● EXTRACT:
An undocumented farmworker leader was deported last week, reinforcing the findings of a new Farm Labor Organizing Committee report that says tobacco pickers struggling to organize are stymied by fear.
Workers fear to ask for a drink of clean water. They fear asking for a break. They fear arrest and deportation, and they fear losing their ability to feed their families, if they’re targeted for trying to unionize.
The report, “State of Fear: Human rights abuses in North Carolina’s tobacco industry,” was produced with Oxfam, an international relief and development organization. The Farm Labor Organizing Committee (FLOC) represents more than 6,000 farmworkers in North Carolina.
The report was unveiled at a September rally in Dudley, North Carolina, where farmworkers and community supporters gathered with researchers, farm workers, and FLOC President Baldemar Velasquez.
Researchers conducted in-depth interviews with 103 farm laborers. During the course of their interviews one theme came up again and again: fear.
According to the report, nine out of 10 tobacco workers are undocumented, and their immigration status contributes to the fears they face every day.
All this fear means that grievances go on unaddressed and the suffering continues in North Carolina’s blazing heat. FLOC farmworkers have been pressuring Reynolds Tobacco since 2007 to come to the table and open a dialogue.
Research findings include:
· One in four workers interviewed said they were paid less than federal minimum wage of $7.25 an hour.
· A majority of workers reported suffering from green tobacco sickness caused by high doses of nicotine absorbed through the skin. Workers also said employers don’t supply adequate protective gear like gloves to reduce exposure.
· Workers report that clean water is rarely available, which increases the risk of heat stroke, a leading cause of death for farmworkers. According the Centers for Disease Control and Prevention, 68 farm workers died from heatstroke between 1992 and 2006, representing a rate nearly 20 times greater than for all U.S. workers.
· Laws requiring that workers have cold, fresh water readily available are being ignored.
· Workers report living in squalor, with insect and rodent infestations, non-functional showers and toilets, overcrowding, beds without mattresses and leaky roofs.
FLOC is calling for industry leaders like Reynolds to create a council that brings together manufacturers, growers, farmworkers, and their chosen representatives to address conditions in the fields.
Briana Connors, a FLOC organizer, said the union isn’t pushing for a union election or a voluntary recognition of a majority through card check at this stage.

● EXERCISES:
**A.** List every housing problem that workers report in the article on North Carolina tobacco workers.
**B.** According to the article on North Carolina tobacco workers, why is the scarcity of clean water in the fields dangerous?
**C.** Please copy everything in the article on North Carolina tobacco workers from "According to the" down to "of $7.25 an hour.".

● INFORMATION PROVIDED:
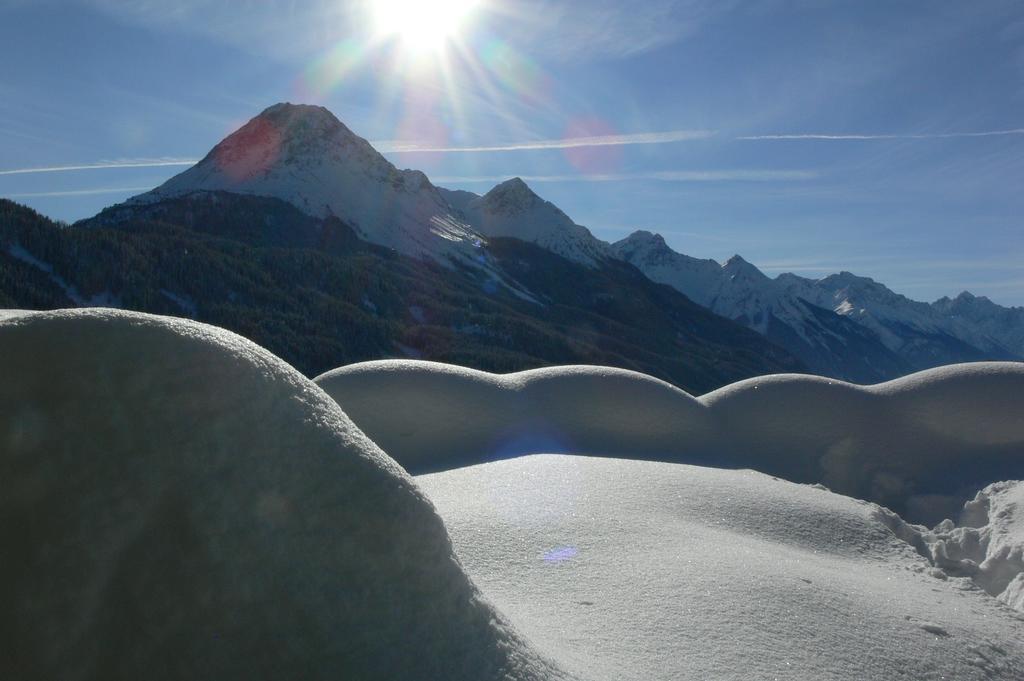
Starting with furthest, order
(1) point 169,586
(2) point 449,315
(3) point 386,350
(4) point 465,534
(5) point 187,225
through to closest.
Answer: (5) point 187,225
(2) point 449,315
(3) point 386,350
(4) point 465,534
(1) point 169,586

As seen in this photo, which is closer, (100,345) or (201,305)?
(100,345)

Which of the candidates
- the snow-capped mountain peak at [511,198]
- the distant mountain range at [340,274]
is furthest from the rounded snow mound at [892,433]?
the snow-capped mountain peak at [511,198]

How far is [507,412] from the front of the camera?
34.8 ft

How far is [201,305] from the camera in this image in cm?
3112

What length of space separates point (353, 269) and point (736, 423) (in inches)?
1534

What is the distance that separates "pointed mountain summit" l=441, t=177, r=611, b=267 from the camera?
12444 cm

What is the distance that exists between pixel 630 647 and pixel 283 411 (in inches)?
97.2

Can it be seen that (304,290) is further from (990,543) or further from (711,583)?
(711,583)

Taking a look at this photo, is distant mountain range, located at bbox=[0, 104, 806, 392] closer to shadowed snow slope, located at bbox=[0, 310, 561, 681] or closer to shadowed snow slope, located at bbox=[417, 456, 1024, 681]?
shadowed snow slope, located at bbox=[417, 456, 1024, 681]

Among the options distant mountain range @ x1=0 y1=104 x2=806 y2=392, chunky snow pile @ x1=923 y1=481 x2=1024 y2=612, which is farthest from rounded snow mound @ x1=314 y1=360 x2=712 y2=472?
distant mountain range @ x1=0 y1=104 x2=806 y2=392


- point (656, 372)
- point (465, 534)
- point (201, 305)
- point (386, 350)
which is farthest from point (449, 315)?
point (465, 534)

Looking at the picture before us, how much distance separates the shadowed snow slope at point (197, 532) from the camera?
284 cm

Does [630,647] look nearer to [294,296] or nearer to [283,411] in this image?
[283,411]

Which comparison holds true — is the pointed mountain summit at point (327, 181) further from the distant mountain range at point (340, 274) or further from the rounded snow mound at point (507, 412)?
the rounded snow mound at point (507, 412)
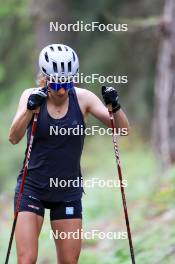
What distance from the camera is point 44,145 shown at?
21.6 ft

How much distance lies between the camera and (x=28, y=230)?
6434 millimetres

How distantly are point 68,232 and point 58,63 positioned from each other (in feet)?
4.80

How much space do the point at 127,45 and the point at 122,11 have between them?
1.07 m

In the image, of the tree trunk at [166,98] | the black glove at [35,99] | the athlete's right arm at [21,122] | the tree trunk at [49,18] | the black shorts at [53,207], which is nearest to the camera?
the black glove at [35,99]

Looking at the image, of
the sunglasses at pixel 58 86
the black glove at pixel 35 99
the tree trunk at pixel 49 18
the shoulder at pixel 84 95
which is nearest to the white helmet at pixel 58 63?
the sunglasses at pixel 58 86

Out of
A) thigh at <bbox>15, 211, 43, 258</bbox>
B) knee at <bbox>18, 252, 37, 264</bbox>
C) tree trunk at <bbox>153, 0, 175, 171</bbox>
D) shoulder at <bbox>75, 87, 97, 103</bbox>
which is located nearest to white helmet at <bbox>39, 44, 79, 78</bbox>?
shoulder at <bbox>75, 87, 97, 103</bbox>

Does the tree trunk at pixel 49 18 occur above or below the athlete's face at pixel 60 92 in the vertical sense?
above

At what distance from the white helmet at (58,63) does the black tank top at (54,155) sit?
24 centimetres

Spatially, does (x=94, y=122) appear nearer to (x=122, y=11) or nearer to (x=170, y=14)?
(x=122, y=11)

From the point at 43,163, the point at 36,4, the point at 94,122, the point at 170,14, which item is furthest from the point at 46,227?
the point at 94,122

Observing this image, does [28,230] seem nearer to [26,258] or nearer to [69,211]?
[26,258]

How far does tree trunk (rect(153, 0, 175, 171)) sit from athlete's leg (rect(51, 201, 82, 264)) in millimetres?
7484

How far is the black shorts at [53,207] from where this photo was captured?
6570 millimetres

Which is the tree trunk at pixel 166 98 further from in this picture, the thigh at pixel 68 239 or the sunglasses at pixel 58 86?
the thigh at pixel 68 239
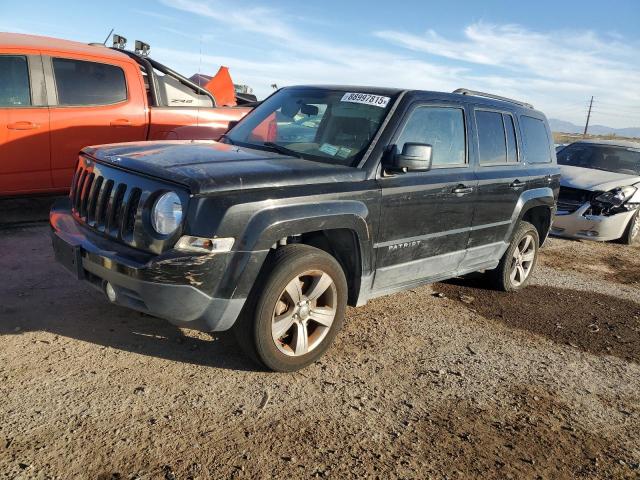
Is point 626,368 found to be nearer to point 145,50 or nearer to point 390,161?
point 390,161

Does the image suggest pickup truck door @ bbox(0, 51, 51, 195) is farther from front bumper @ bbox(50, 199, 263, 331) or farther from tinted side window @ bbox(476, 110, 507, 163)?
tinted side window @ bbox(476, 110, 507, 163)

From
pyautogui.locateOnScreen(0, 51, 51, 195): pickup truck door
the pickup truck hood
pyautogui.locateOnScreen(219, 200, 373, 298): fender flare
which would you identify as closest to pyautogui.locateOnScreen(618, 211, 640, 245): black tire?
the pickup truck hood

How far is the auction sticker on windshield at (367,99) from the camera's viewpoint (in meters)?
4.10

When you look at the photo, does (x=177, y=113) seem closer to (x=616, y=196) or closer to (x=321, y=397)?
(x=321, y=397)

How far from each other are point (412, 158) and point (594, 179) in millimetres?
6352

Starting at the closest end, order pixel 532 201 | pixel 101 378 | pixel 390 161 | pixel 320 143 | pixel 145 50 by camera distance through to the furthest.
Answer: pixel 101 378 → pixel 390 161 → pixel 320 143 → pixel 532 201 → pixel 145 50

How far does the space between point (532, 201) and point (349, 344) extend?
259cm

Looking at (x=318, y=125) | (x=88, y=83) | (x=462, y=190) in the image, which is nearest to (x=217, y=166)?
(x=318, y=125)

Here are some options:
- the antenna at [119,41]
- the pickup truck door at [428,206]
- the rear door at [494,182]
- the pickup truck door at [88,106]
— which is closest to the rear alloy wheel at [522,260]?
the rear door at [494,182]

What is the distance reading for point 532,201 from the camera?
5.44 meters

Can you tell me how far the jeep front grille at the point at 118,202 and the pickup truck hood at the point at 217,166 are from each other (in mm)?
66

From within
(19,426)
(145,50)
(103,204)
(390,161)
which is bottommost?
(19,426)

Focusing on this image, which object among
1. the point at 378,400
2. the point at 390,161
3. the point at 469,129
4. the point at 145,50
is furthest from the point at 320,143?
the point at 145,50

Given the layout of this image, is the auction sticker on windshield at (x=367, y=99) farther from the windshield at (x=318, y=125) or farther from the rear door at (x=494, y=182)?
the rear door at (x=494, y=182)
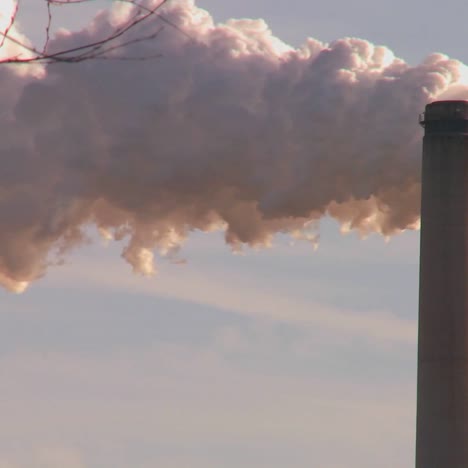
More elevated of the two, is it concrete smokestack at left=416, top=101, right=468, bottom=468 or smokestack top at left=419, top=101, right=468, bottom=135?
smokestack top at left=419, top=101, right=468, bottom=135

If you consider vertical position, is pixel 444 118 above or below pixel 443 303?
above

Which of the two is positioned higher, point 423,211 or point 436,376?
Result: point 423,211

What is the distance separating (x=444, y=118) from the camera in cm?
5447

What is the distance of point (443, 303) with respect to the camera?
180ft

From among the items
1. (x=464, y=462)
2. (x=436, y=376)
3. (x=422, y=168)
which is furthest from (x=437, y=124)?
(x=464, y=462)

● ACTIVITY ANSWERS:
**A.**
- Insect and rodent infestations
- Non-functional showers and toilets
- Overcrowding
- Beds without mattresses
- Leaky roofs

**B.** Without clean water, workers are at greater risk of heat stroke, which is a leading cause of death for farmworkers. The article cites Centers for Disease Control and Prevention figures showing that 68 farm workers died from heatstroke between 1992 and 2006. That is a rate nearly 20 times greater than for all U.S. workers.

**C.**
According to the report, nine out of 10 tobacco workers are undocumented, and their immigration status contributes to the fears they face every day.
All this fear means that grievances go on unaddressed and the suffering continues in North Carolina’s blazing heat. FLOC farmworkers have been pressuring Reynolds Tobacco since 2007 to come to the table and open a dialogue.
Research findings include:
· One in four workers interviewed said they were paid less than federal minimum wage of $7.25 an hour.